WORK INSTRUCTIONS. In the records below, the lines between the one holding "Bicicleta Cannondale Synapse" and the one holding "Natures Menu Mighty Mixer Biscuits for Dogs", inclusive, are to be transcribed exactly; no pictures are to be included.

INFORMATION SHOWN.
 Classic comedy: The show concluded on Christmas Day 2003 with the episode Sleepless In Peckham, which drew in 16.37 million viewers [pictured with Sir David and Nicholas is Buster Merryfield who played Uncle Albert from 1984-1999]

...

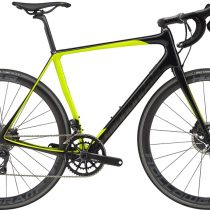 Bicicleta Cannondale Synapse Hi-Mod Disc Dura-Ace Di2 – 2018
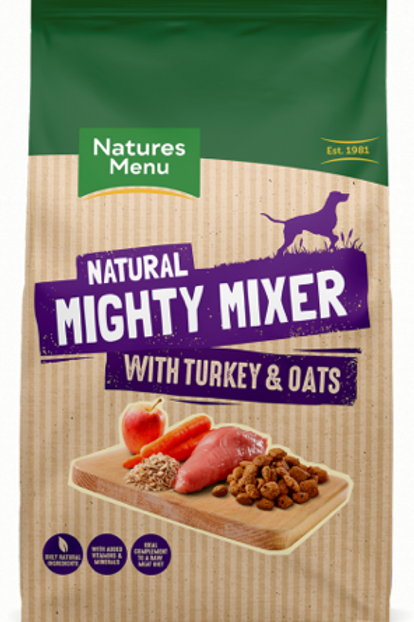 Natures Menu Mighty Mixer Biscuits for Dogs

---

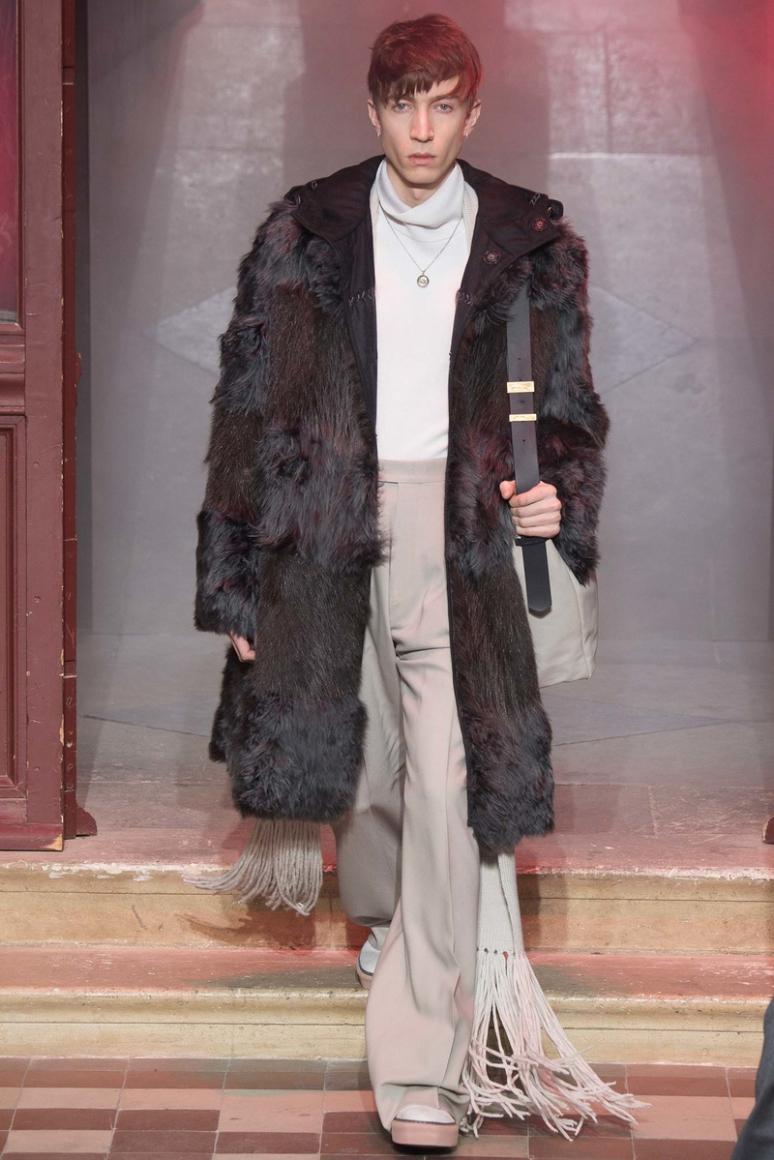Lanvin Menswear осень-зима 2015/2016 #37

ANSWER TO THIS PROBLEM.
 Bicicleta Cannondale Synapse Hi-Mod Disc Dura-Ace Di2 – 2018
 Natures Menu Mighty Mixer Biscuits for Dogs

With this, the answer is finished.